8

I try to join two csv files where key is value of first column. There's no header.
Files have different number of lines and rows.
Order of file a must be preserved.

file a:

john,red,34
andrew,green,18
tonny,black,50
jack,yellow,27
phill,orange,45
kurt,blue,29
mike,pink,61

file b:

tonny,driver,new york
phill,scientist,boston

desired result:

john,red,34
andrew,green,18
tonny,black,50,driver,new york
jack,yellow,27
phill,orange,45,scientist,boston
kurt,blue,29
mike,pink,61

I examined all related threads and I am sure that some of you are gonna mark this question duplicate but I simply have not found solution yet.

I grabbed dictionary based solution but this approach does not handle preserve line order from file 'a' condition.

import csv
from collections import defaultdict

with open('a.csv') as f:
    r = csv.reader(f, delimiter=',')
    dict1 = {}
    for row in r:
        dict1.update({row[0]: row[1:]})

with open('b.csv') as f:
    r = csv.reader(f, delimiter=',')
    dict2 = {}
    for row in r:
        dict2.update({row[0]: row[1:]})

result = defaultdict(list)

for d in (dict1, dict2):
    for key, value in d.iteritems():
        result[key].append(value)

I also would like to avoid putting these csv files to the database like sqlite or using pandas module.

Thanks in advance

daikini
  • 1,307
  • 6
  • 23
  • 36

1 Answers1

6

Something like

import csv
from collections import OrderedDict

with open('b.csv', 'rb') as f:
    r = csv.reader(f)
    dict2 = {row[0]: row[1:] for row in r}

with open('a.csv', 'rb') as f:
    r = csv.reader(f)
    dict1 = OrderedDict((row[0], row[1:]) for row in r)

result = OrderedDict()
for d in (dict1, dict2):
    for key, value in d.iteritems():
        result.setdefault(key, []).extend(value)

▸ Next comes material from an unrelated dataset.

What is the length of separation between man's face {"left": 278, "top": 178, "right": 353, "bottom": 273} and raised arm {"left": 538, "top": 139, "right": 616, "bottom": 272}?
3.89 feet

with open('ab_combined.csv', 'wb') as f:
    w = csv.writer(f)
    for key, value in result.iteritems():
        w.writerow([key] + value)

produces

john,red,34
andrew,green,18
tonny,black,50,driver,new york
jack,yellow,27
phill,orange,45,scientist,boston
kurt,blue,29
mike,pink,61

(Note that I didn't bother protecting against the case where dict2 has a key which isn't in dict1-- that's easily added if you like.)

DSM
  • 342,061
  • 65
  • 592
  • 494